Mobility is of significance importance to those in older age groups participate in exercise, explorations and pleasure allows opportunity for maintaining independence. Mobility is essential to the health and well-being of the older person. The incidence of problems associated with mobility increases with age. A number of chronic diseases predispose the older person to dysmobility.
• rapid cardiac and muscular deconditioning
• decreased ability to carry out everyday activities affects lifestyle, independence
• risk factor for decreased health status
• impaired mobility risk factor for falls
• instability and loss of confidence
• dependence (maybe institutionalisation)
• social impacts
Potential consequences of long term immobility and bed rest:
Pressure ulcers; stiffness and loss of muscle strength; constipation; urinary tract infections; malnutrition; orthostatic hypotension; hypothermia; deep vein thrombosis; pulmonary embolus; osteoporosis; contractures; depression
Most common causes (usually multifactorial):
• rheumatogical (eg rheumatoid arthritis, osteoarthritis, fibromyalgia)
• osteoporosis fracture
• sensory deficits (vision and hearing)
• foot problems (painful feet impediment to mobility)

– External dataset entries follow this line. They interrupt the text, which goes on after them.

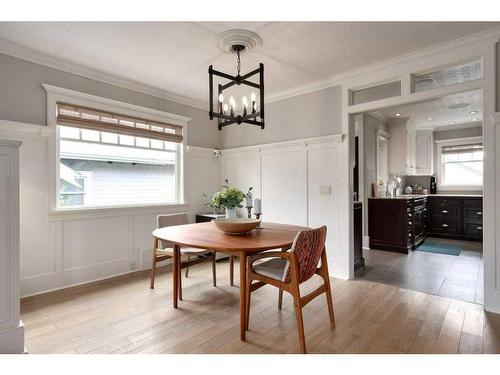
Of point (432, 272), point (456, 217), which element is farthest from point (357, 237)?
point (456, 217)

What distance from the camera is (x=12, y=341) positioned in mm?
1683

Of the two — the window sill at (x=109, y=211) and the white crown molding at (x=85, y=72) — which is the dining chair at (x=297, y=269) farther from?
the white crown molding at (x=85, y=72)

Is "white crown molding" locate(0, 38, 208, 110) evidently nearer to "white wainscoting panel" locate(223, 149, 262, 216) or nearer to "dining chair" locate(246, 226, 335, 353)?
"white wainscoting panel" locate(223, 149, 262, 216)

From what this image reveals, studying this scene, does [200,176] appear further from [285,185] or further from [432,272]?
[432,272]

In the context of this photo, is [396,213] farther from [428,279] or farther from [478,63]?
[478,63]

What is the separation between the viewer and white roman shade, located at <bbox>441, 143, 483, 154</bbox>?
620cm

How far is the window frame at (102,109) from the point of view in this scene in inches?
117

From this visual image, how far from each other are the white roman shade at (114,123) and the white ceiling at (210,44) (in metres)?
0.50

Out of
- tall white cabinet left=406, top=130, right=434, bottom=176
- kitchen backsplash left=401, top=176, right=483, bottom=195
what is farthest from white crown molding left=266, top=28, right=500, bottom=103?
kitchen backsplash left=401, top=176, right=483, bottom=195

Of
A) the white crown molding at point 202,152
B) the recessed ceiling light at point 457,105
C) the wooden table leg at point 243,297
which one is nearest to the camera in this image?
the wooden table leg at point 243,297

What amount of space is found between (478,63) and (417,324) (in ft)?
8.18

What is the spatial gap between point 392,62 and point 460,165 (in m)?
4.85

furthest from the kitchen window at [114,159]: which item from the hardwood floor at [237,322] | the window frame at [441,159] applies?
the window frame at [441,159]

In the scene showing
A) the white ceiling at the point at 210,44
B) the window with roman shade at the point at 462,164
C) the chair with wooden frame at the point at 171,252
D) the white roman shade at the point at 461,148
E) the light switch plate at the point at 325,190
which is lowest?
the chair with wooden frame at the point at 171,252
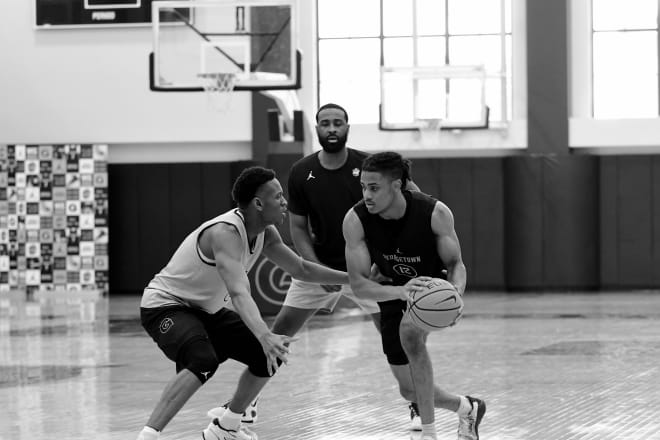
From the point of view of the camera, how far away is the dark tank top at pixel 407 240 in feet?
21.5

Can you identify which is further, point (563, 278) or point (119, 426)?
point (563, 278)

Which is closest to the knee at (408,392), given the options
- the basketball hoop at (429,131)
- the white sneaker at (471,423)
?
the white sneaker at (471,423)

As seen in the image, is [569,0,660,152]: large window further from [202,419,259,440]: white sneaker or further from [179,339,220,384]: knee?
[179,339,220,384]: knee

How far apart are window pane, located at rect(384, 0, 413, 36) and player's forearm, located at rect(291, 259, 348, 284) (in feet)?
58.5

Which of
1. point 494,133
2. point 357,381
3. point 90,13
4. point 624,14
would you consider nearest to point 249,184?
point 357,381

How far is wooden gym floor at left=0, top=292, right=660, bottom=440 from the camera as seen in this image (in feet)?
24.7

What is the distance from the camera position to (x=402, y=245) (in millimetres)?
6559

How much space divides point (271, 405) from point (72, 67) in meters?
17.6

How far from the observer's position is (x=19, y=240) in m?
24.5

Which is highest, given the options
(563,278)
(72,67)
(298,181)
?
(72,67)

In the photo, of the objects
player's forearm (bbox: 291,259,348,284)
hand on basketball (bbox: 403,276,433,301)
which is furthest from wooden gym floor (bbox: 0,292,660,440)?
hand on basketball (bbox: 403,276,433,301)

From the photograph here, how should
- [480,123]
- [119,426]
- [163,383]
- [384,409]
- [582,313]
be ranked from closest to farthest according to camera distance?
[119,426] → [384,409] → [163,383] → [582,313] → [480,123]

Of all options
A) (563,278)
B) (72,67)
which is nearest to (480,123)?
(563,278)

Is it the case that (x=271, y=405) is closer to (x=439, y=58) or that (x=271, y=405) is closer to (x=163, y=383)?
(x=163, y=383)
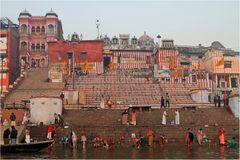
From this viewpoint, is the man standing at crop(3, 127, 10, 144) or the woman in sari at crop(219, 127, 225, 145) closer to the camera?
the man standing at crop(3, 127, 10, 144)

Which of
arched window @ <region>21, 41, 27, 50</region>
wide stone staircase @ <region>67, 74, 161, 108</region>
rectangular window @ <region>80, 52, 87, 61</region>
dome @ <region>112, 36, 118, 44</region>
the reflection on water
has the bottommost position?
the reflection on water

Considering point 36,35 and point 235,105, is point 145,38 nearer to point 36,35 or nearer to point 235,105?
point 36,35

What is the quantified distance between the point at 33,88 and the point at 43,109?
13.0m

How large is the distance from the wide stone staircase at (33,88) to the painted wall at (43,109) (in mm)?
8679

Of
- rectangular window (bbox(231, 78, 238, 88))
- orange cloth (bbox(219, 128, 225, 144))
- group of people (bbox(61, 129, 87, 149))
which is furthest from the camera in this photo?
rectangular window (bbox(231, 78, 238, 88))

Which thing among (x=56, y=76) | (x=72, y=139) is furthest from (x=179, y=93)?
(x=72, y=139)

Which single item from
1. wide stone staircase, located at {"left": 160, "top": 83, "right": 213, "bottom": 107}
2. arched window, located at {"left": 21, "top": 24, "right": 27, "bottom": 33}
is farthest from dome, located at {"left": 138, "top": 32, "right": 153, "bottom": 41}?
wide stone staircase, located at {"left": 160, "top": 83, "right": 213, "bottom": 107}

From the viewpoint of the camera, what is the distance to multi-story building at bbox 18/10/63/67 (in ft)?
184

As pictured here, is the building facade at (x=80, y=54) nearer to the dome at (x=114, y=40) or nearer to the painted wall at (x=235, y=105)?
the dome at (x=114, y=40)

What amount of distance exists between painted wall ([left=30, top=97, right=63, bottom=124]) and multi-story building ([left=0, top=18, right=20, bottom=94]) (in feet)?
73.6

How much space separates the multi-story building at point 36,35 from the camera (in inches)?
2210

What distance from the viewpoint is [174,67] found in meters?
47.3

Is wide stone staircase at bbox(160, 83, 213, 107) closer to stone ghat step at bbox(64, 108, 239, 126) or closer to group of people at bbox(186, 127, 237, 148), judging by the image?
stone ghat step at bbox(64, 108, 239, 126)

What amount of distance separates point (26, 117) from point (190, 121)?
35.3ft
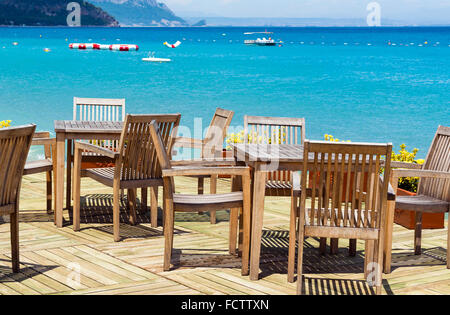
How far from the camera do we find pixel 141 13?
6949 inches

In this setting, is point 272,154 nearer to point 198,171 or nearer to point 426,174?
point 198,171

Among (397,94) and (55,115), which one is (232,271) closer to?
(55,115)

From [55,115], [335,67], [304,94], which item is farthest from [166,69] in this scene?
[55,115]

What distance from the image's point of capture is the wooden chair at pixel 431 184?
4152 millimetres

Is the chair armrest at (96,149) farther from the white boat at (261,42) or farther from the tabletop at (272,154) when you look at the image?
the white boat at (261,42)

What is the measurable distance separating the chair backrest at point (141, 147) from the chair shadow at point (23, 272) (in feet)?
2.89

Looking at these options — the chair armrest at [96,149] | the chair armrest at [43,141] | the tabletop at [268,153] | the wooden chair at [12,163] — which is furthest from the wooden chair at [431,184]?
the chair armrest at [43,141]

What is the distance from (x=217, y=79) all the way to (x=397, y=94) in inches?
377

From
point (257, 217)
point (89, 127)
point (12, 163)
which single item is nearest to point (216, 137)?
point (89, 127)

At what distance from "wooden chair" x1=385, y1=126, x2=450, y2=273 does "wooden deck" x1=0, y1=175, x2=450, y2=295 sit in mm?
284

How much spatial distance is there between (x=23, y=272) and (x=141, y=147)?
1.22 metres

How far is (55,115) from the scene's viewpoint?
22188 millimetres
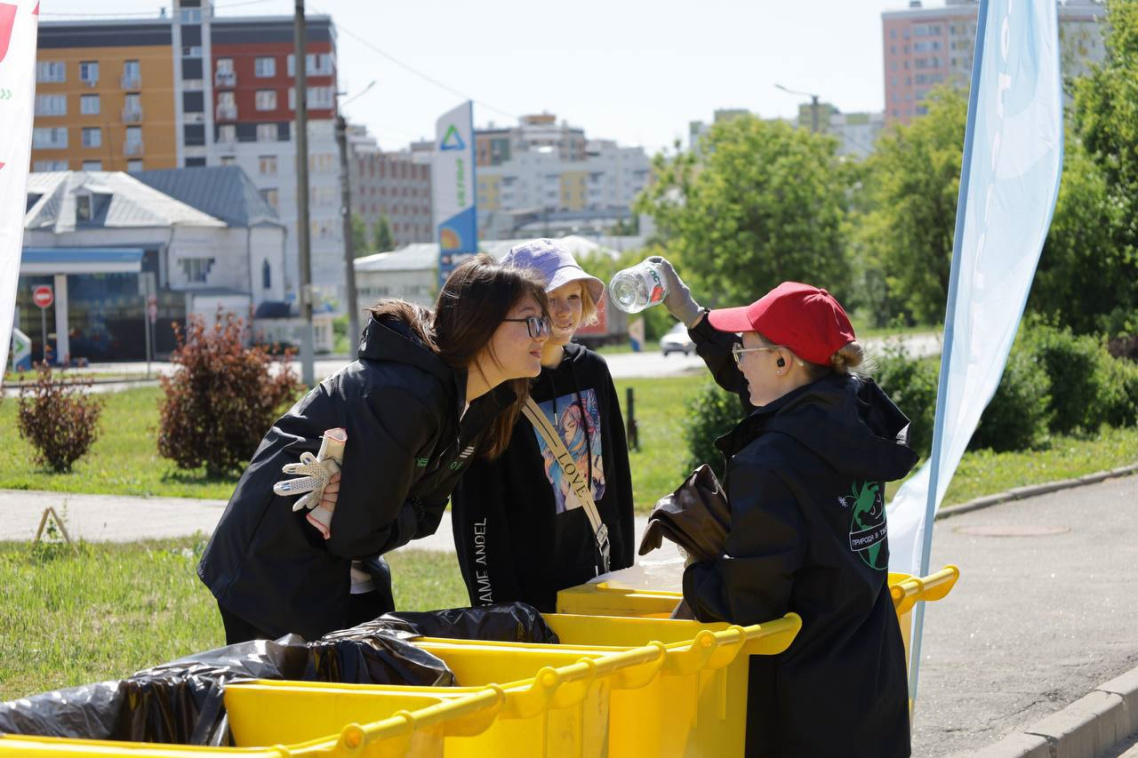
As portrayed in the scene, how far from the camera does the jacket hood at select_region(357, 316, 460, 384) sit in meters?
3.53

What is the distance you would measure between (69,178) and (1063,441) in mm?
58704

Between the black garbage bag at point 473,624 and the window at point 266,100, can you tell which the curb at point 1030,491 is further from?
the window at point 266,100

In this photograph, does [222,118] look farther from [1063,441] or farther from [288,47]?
[1063,441]

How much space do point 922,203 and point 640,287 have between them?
37132 mm

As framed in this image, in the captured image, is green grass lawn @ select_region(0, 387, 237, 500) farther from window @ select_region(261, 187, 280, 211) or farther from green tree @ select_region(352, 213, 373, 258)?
green tree @ select_region(352, 213, 373, 258)

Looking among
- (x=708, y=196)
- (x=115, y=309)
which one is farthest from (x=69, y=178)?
(x=708, y=196)

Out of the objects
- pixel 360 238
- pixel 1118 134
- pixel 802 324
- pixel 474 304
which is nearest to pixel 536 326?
pixel 474 304

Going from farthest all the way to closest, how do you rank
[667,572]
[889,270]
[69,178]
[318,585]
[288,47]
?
[288,47] < [69,178] < [889,270] < [667,572] < [318,585]

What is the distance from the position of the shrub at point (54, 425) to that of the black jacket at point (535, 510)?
13.2 meters

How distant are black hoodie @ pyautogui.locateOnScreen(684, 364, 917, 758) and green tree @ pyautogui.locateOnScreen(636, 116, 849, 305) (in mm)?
38718

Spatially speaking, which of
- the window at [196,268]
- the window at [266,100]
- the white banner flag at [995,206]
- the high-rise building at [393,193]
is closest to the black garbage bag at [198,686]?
the white banner flag at [995,206]

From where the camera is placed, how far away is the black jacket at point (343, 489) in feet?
11.3

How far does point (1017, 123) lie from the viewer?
490 cm

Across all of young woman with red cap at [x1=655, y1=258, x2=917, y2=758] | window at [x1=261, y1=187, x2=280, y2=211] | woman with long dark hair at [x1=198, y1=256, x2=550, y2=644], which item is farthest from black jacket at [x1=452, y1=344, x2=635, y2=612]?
window at [x1=261, y1=187, x2=280, y2=211]
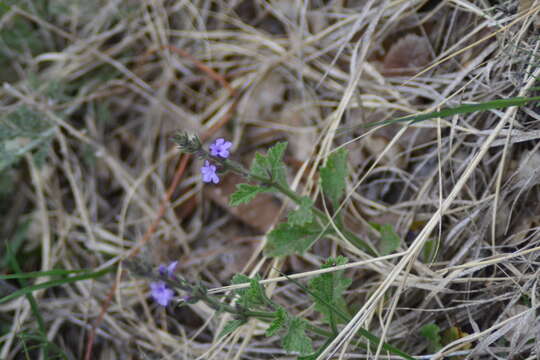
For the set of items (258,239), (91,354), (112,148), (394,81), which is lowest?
(91,354)

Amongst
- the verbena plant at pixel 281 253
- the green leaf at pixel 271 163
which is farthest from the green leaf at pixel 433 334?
the green leaf at pixel 271 163

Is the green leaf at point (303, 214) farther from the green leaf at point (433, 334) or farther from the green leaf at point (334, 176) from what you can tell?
the green leaf at point (433, 334)

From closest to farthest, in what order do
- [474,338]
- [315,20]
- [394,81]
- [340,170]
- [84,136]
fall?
[474,338] < [340,170] < [394,81] < [315,20] < [84,136]

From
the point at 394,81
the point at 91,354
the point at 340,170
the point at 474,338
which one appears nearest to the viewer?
the point at 474,338

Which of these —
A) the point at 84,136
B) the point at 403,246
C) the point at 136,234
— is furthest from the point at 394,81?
the point at 84,136

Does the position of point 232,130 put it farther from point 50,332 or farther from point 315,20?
point 50,332

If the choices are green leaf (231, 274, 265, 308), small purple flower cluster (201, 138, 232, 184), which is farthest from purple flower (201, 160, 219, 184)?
green leaf (231, 274, 265, 308)

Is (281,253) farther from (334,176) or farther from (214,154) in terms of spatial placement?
(214,154)

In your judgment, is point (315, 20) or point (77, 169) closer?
point (315, 20)
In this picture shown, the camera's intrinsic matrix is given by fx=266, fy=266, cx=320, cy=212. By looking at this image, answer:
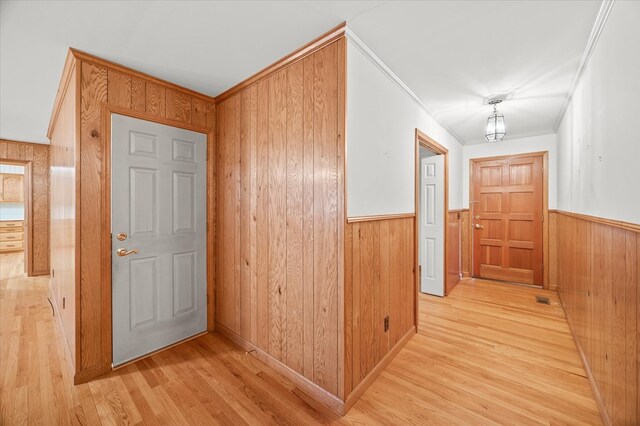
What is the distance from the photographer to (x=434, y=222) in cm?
376

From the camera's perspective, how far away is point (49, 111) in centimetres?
318

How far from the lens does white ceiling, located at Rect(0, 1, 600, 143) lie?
1532mm

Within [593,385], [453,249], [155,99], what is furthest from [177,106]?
[453,249]

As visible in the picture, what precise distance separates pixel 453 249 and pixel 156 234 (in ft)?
12.9

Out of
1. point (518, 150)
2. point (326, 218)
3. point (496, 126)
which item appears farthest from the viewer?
point (518, 150)

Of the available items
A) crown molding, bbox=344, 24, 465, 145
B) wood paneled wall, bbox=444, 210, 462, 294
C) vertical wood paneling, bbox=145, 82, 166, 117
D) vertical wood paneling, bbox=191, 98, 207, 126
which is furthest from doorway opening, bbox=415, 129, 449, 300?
vertical wood paneling, bbox=145, 82, 166, 117

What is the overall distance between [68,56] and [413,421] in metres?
3.44

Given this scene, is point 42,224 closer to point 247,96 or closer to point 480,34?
point 247,96

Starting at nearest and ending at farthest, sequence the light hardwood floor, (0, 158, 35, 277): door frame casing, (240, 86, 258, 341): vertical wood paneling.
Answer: the light hardwood floor < (240, 86, 258, 341): vertical wood paneling < (0, 158, 35, 277): door frame casing

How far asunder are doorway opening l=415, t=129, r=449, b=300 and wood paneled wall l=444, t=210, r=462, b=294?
0.15 metres

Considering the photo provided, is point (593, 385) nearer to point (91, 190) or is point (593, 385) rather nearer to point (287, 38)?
point (287, 38)

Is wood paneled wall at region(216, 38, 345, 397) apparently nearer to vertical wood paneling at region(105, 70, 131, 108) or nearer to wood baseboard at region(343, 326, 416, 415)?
wood baseboard at region(343, 326, 416, 415)

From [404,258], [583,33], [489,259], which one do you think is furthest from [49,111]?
[489,259]

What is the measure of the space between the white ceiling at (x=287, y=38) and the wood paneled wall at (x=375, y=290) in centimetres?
127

Patients with mobility problems are common in podiatric practice – ie due to dysmobility unable to reach feet for self care. Often can have risk factors (eg vascular disease; anticoagulant therapy; oedema) that puts them at greater risk from inappropriate/injudicious foot care.
Management of immobility:
Exercise (can reverse most of adverse consequences); prompt rehabilitation; anticoagulants; lower extremity elastic stockings; adequate nutrition and hydration; daily toileting routine; frequent body repositioning; physical therapy; attention to psychological and social needs.